Cierto día, hace unas semanas, me detuve en el informativo de La Sexta, que hasta entonces creí incompatible con la indiferente bicicleta. No por la cadena, entiéndaseme, sino por el contenido del programa. Para mi sorpresa no tuve tentaciones de cambiar de canal. Al día siguiente tampoco, ni al siguiente, ni al siguiente…
Y después de mucho tiempo estancado, incapaz de progreso alguno, noté que no me costaba incrementar la cadencia de pedaleo, que aguantaba más tiempo, que el nivel 7 se me antojaba menos duro.
¿A qué se debía ese cambio?
Me joroba reconocer que mi grado de perspicacia no debe ser muy elevado ya que hasta hace unos días no he sido capaz de vincular ambos cambios estableciendo la, ahora evidente, relación causa-efecto.
Empezaba a calentar cuando varios ciudadanos griegos reconocían que la corrupción permanece enquistada en la columna vertebral de la sociedad helena, hasta el punto de ser tan habitual como repugnante sobornar a médicos para avanzar posiciones en las listas de espera o pagar en torno a 200 € para obtener el carné de conducir. Me activé de golpe y porrazo, superando la acostumbrada pereza inicial. Mis oídos se indignaron con el “molt honorable” Jordi Pujol que dice poseer una carta de su padre que justifica su fortuna así como haber gozado durante años de un eficaz gestor que multiplicó sus dineros cual si fueran panes y peces. La carta no la entrega, el gestor ya murió y, ante mi creciente enojo, Pujol ni se ruboriza. Hablando solo y alzando mi voz exigí la dimisión del presidente del gobierno al comprobar que reconoce no haberse enterado de que su anterior tesorero “desvió” unos 8.000 millones de pesetas. Debiera ser obligatorio dar estas cifras en nuestra difunta moneda, en euros apenas parece ya algo más que calderilla. Me enfurecí al conocer otra muerte de un enfermo de hepatitis C. Me llené de estupor ante la posibilidad de que un millonario como Messi ingresara en un paraíso fiscal 50.000 € por cada partido ¡¡¡benéfico!!! en el que participaba. Y no siendo suficiente todo ello, fui informado de que desde hace años existe en este país, heredero del Lazarillo de Tormes, un cártel de empresas de limpieza que despluma a las administraciones el dinero de todos pactando precios. Y que un líder de Podemos consiguió pagar menos impuestos facturando con una empresa creada en 2013 trabajos que había realizado desde el año 2010. Y que Susana Díez adelanta las elecciones porque dice que los de Izquierda unida no son de fiar; los mismos que en el anterior período electoral sostenían que el PSOE de los ERE debía estar en prisión en pleno. Y…

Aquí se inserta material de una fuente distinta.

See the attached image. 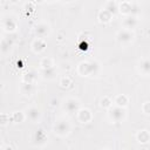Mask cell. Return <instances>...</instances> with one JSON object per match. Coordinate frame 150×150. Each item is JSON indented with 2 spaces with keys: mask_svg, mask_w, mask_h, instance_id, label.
<instances>
[{
  "mask_svg": "<svg viewBox=\"0 0 150 150\" xmlns=\"http://www.w3.org/2000/svg\"><path fill=\"white\" fill-rule=\"evenodd\" d=\"M69 131V124L67 123V121H60L56 125H55V134L63 136L67 135Z\"/></svg>",
  "mask_w": 150,
  "mask_h": 150,
  "instance_id": "obj_1",
  "label": "cell"
},
{
  "mask_svg": "<svg viewBox=\"0 0 150 150\" xmlns=\"http://www.w3.org/2000/svg\"><path fill=\"white\" fill-rule=\"evenodd\" d=\"M132 36L134 34L130 32V30H121L118 34H117V40L120 42H130L132 40Z\"/></svg>",
  "mask_w": 150,
  "mask_h": 150,
  "instance_id": "obj_2",
  "label": "cell"
},
{
  "mask_svg": "<svg viewBox=\"0 0 150 150\" xmlns=\"http://www.w3.org/2000/svg\"><path fill=\"white\" fill-rule=\"evenodd\" d=\"M109 115H110L111 118H114V121L118 122V121L123 120V117H124V110H123L121 107L114 108V109H111V111H110Z\"/></svg>",
  "mask_w": 150,
  "mask_h": 150,
  "instance_id": "obj_3",
  "label": "cell"
},
{
  "mask_svg": "<svg viewBox=\"0 0 150 150\" xmlns=\"http://www.w3.org/2000/svg\"><path fill=\"white\" fill-rule=\"evenodd\" d=\"M77 105H79L77 100H75V98H69V100H67V103H66L64 108H66L68 111L74 112V111L77 110Z\"/></svg>",
  "mask_w": 150,
  "mask_h": 150,
  "instance_id": "obj_4",
  "label": "cell"
},
{
  "mask_svg": "<svg viewBox=\"0 0 150 150\" xmlns=\"http://www.w3.org/2000/svg\"><path fill=\"white\" fill-rule=\"evenodd\" d=\"M139 70L143 74H150V60H143L139 64Z\"/></svg>",
  "mask_w": 150,
  "mask_h": 150,
  "instance_id": "obj_5",
  "label": "cell"
},
{
  "mask_svg": "<svg viewBox=\"0 0 150 150\" xmlns=\"http://www.w3.org/2000/svg\"><path fill=\"white\" fill-rule=\"evenodd\" d=\"M28 115H29V117H30V120H32V117H33V115L35 116V118H38L39 117V110L36 109V108H30L29 110H28Z\"/></svg>",
  "mask_w": 150,
  "mask_h": 150,
  "instance_id": "obj_6",
  "label": "cell"
},
{
  "mask_svg": "<svg viewBox=\"0 0 150 150\" xmlns=\"http://www.w3.org/2000/svg\"><path fill=\"white\" fill-rule=\"evenodd\" d=\"M64 1H71V0H64Z\"/></svg>",
  "mask_w": 150,
  "mask_h": 150,
  "instance_id": "obj_7",
  "label": "cell"
}]
</instances>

Mi amigo Julio también tiene una bicicleta de spinning. Él se motiva con ACDC. La música es el resorte que le espolea, con lo que supera el aburrimiento de una actividad tan rutinaria. Su bendita droga que condimenta con el deporte.

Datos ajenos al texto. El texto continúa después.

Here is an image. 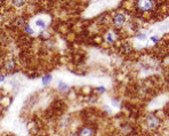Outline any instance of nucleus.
I'll use <instances>...</instances> for the list:
<instances>
[{
    "label": "nucleus",
    "instance_id": "f257e3e1",
    "mask_svg": "<svg viewBox=\"0 0 169 136\" xmlns=\"http://www.w3.org/2000/svg\"><path fill=\"white\" fill-rule=\"evenodd\" d=\"M158 3L156 1L152 0H140L136 3V12L141 15H151L152 16L154 12L158 9Z\"/></svg>",
    "mask_w": 169,
    "mask_h": 136
},
{
    "label": "nucleus",
    "instance_id": "f03ea898",
    "mask_svg": "<svg viewBox=\"0 0 169 136\" xmlns=\"http://www.w3.org/2000/svg\"><path fill=\"white\" fill-rule=\"evenodd\" d=\"M144 126L147 130L150 132H153V130H156L160 127V119L156 114H149V116L145 117L144 119Z\"/></svg>",
    "mask_w": 169,
    "mask_h": 136
},
{
    "label": "nucleus",
    "instance_id": "7ed1b4c3",
    "mask_svg": "<svg viewBox=\"0 0 169 136\" xmlns=\"http://www.w3.org/2000/svg\"><path fill=\"white\" fill-rule=\"evenodd\" d=\"M126 21H127V16L124 13H121V12L115 13L112 16V18H111V23H112L113 28H115V29H121L125 25Z\"/></svg>",
    "mask_w": 169,
    "mask_h": 136
},
{
    "label": "nucleus",
    "instance_id": "20e7f679",
    "mask_svg": "<svg viewBox=\"0 0 169 136\" xmlns=\"http://www.w3.org/2000/svg\"><path fill=\"white\" fill-rule=\"evenodd\" d=\"M95 135V129L90 126H84L81 129L79 130L78 136H94Z\"/></svg>",
    "mask_w": 169,
    "mask_h": 136
},
{
    "label": "nucleus",
    "instance_id": "39448f33",
    "mask_svg": "<svg viewBox=\"0 0 169 136\" xmlns=\"http://www.w3.org/2000/svg\"><path fill=\"white\" fill-rule=\"evenodd\" d=\"M3 64H5V69H6L8 72H12L15 70V68H16V62H15V60L12 57L7 58L6 61L3 62Z\"/></svg>",
    "mask_w": 169,
    "mask_h": 136
},
{
    "label": "nucleus",
    "instance_id": "423d86ee",
    "mask_svg": "<svg viewBox=\"0 0 169 136\" xmlns=\"http://www.w3.org/2000/svg\"><path fill=\"white\" fill-rule=\"evenodd\" d=\"M13 25L15 26V28H18V29H24V26L26 25V22H25V18L22 16H17L16 18L14 19L13 22Z\"/></svg>",
    "mask_w": 169,
    "mask_h": 136
},
{
    "label": "nucleus",
    "instance_id": "0eeeda50",
    "mask_svg": "<svg viewBox=\"0 0 169 136\" xmlns=\"http://www.w3.org/2000/svg\"><path fill=\"white\" fill-rule=\"evenodd\" d=\"M105 40L109 44H114L115 42V33L112 32V31H109V32L105 33Z\"/></svg>",
    "mask_w": 169,
    "mask_h": 136
},
{
    "label": "nucleus",
    "instance_id": "6e6552de",
    "mask_svg": "<svg viewBox=\"0 0 169 136\" xmlns=\"http://www.w3.org/2000/svg\"><path fill=\"white\" fill-rule=\"evenodd\" d=\"M52 75H46L42 77V85H45V86H47V85L52 81Z\"/></svg>",
    "mask_w": 169,
    "mask_h": 136
},
{
    "label": "nucleus",
    "instance_id": "1a4fd4ad",
    "mask_svg": "<svg viewBox=\"0 0 169 136\" xmlns=\"http://www.w3.org/2000/svg\"><path fill=\"white\" fill-rule=\"evenodd\" d=\"M36 26H38L39 29H46V23L44 19H37L36 21Z\"/></svg>",
    "mask_w": 169,
    "mask_h": 136
},
{
    "label": "nucleus",
    "instance_id": "9d476101",
    "mask_svg": "<svg viewBox=\"0 0 169 136\" xmlns=\"http://www.w3.org/2000/svg\"><path fill=\"white\" fill-rule=\"evenodd\" d=\"M59 89L61 92H68L69 91V86L66 84H64L63 81H61L59 84Z\"/></svg>",
    "mask_w": 169,
    "mask_h": 136
},
{
    "label": "nucleus",
    "instance_id": "9b49d317",
    "mask_svg": "<svg viewBox=\"0 0 169 136\" xmlns=\"http://www.w3.org/2000/svg\"><path fill=\"white\" fill-rule=\"evenodd\" d=\"M12 5H14V6L16 7V8H21V6H24L26 3V1H12Z\"/></svg>",
    "mask_w": 169,
    "mask_h": 136
},
{
    "label": "nucleus",
    "instance_id": "f8f14e48",
    "mask_svg": "<svg viewBox=\"0 0 169 136\" xmlns=\"http://www.w3.org/2000/svg\"><path fill=\"white\" fill-rule=\"evenodd\" d=\"M24 31H25V33H28V34H33V30L31 29V26H30L29 24H26V25L24 26Z\"/></svg>",
    "mask_w": 169,
    "mask_h": 136
},
{
    "label": "nucleus",
    "instance_id": "ddd939ff",
    "mask_svg": "<svg viewBox=\"0 0 169 136\" xmlns=\"http://www.w3.org/2000/svg\"><path fill=\"white\" fill-rule=\"evenodd\" d=\"M137 39H140V40H146V34L145 33H140L137 36Z\"/></svg>",
    "mask_w": 169,
    "mask_h": 136
},
{
    "label": "nucleus",
    "instance_id": "4468645a",
    "mask_svg": "<svg viewBox=\"0 0 169 136\" xmlns=\"http://www.w3.org/2000/svg\"><path fill=\"white\" fill-rule=\"evenodd\" d=\"M112 104H113L114 107H119V105H120V103H119L115 98H113V100H112Z\"/></svg>",
    "mask_w": 169,
    "mask_h": 136
},
{
    "label": "nucleus",
    "instance_id": "2eb2a0df",
    "mask_svg": "<svg viewBox=\"0 0 169 136\" xmlns=\"http://www.w3.org/2000/svg\"><path fill=\"white\" fill-rule=\"evenodd\" d=\"M151 41H153V42H158V41H159V37H156V36L151 37Z\"/></svg>",
    "mask_w": 169,
    "mask_h": 136
},
{
    "label": "nucleus",
    "instance_id": "dca6fc26",
    "mask_svg": "<svg viewBox=\"0 0 169 136\" xmlns=\"http://www.w3.org/2000/svg\"><path fill=\"white\" fill-rule=\"evenodd\" d=\"M97 92H98V93H101V94H103V93L105 92V87H98Z\"/></svg>",
    "mask_w": 169,
    "mask_h": 136
},
{
    "label": "nucleus",
    "instance_id": "f3484780",
    "mask_svg": "<svg viewBox=\"0 0 169 136\" xmlns=\"http://www.w3.org/2000/svg\"><path fill=\"white\" fill-rule=\"evenodd\" d=\"M0 110H1V107H0Z\"/></svg>",
    "mask_w": 169,
    "mask_h": 136
}]
</instances>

Ahora sé que los programas de noticias son la zanahoria que se balancea ante mí y que no alcanzo por más que mis piernas suben y bajan como el mecanismo de distribución de una locomotora de vapor.
Grito, me excito, insulto, me engorilo, pedaleo con más furia, me indigno, me levanto en la bici para acercarme más a los indeseables que desfilan por la pantalla e imagino que los insulto, me veo atropellando a más de uno pasándole por encima varias veces.
Cuando acabo, apago la tele con la inestimable sensación de estar cansado, de haber descargado suficiente adrenalina para mantenerme sereno y cuerdo hasta la próxima sesión. Que quede claro que soy, aunque pueda no parecerlo, inofensivo. Mas no descarto, por el devenir de las cosas, emular en cualquier momento al Michael Douglas de la película Un día de furia.
Al menos, sobre la bici, durante cuarenta minutos, soy capaz de sacar provecho de tanta podredumbre, del vergonzoso relato de la cloaca infecta en la que estamos convirtiendo este mundo.